Apparently as we age, some of us are able to reframe our regrets by sharing the blame with others involved. You might describe this as defensively shifting the burden to those others, but psychologists think it's an important life skill: recognizing that you didn't act in a vacuum.
One psychologist asked people to write about the fantasy of their future life they had before a major life-changing event, such as divorce. I remember when I was divorced the intense disappointment I felt over losing that fantasy life: the dream of being with the father of my children on our 25th anniversary, surrounded by family; welcoming grandchildren into the world together and sharing their lives; retiring together with someone who had known me for my entire adult life. It was a huge loss to grieve, even though it was just a fantasy.
The psychologist found that those who are able to talk or write about this lost future without sinking into despair or losing hope tend to have developed another quality, called complexity.
Complexity reflects an ability to incorporate various points of view into a recollection, to vividly describe the circumstances, context and other dimensions. It is the sort of trait that would probably get you killed instantly in a firefight; but in the mental war of attrition through middle age and after, its value only increases.
Apparently this is a skill that develops over time; it is part of the process of maturing. You have to practice it to improve it.
“To elaborate on loss, to look for some insight in it, is not just what a psychologically mature person does,” Dr. King said. “It’s how a person matures. That’s what the studies show.”
I'm mildly shocked at the article's focus on lost good possibilities, because when I think of my lost selves, I usually think of the bad ones. The angry, resentful, vengeful person who stayed with her birth family and verbally abused them for the rest of her life; or the drug-using welfare slob; or the work-a-holic driven to prove that her empty life is really success to the family who will never acknowledge her. Or the depressed woman who didn't live this long, because it was too painful and suicide looked like the only way to escape the pain. I don't regret any of the choices and decisions I made to turn away from being those persons, and I had impulses to move in each of those directions over the early years.
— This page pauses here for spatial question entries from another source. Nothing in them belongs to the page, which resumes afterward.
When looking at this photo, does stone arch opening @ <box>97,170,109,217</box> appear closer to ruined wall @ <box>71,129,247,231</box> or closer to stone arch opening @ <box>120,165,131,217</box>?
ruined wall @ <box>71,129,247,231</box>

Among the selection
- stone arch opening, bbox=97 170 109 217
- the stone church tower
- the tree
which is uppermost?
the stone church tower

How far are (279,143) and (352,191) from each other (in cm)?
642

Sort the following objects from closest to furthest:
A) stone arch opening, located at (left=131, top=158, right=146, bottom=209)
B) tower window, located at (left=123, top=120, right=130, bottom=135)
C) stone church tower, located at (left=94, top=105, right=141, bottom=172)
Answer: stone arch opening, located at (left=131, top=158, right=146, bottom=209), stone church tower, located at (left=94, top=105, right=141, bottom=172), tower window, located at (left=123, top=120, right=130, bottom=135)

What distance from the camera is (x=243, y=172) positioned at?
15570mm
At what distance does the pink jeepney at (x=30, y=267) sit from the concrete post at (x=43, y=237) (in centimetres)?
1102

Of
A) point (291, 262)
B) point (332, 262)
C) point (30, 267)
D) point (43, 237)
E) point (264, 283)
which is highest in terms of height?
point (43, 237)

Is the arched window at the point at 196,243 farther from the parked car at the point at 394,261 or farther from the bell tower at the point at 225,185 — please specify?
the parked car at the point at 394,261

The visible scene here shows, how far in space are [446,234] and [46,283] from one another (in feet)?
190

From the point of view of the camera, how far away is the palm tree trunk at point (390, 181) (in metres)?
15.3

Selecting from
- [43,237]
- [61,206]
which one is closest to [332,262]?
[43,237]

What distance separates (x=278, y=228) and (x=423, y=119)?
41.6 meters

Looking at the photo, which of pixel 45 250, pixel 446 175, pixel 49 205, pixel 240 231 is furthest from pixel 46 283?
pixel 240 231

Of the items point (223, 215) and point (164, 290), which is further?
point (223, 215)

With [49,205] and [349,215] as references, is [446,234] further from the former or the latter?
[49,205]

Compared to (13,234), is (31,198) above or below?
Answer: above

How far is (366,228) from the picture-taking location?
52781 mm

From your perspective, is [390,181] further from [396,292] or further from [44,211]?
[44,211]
The choices that I regret have had serendipitous benefits; the price of changing those decisions would be losing those benefits. I can't objectively tell, in the now, whether failing to marry my first husband (and thereby missing the pain, anger, and frustration of an unhappy marriage plus the stress of divorce) would be worth losing my children, and I'm glad I don't have the opportunity to go back in time and change that decision. All of my choices are like that, mixed good and bad, and so would the lost selves be: some maybe better than who I am today, many worse, all different.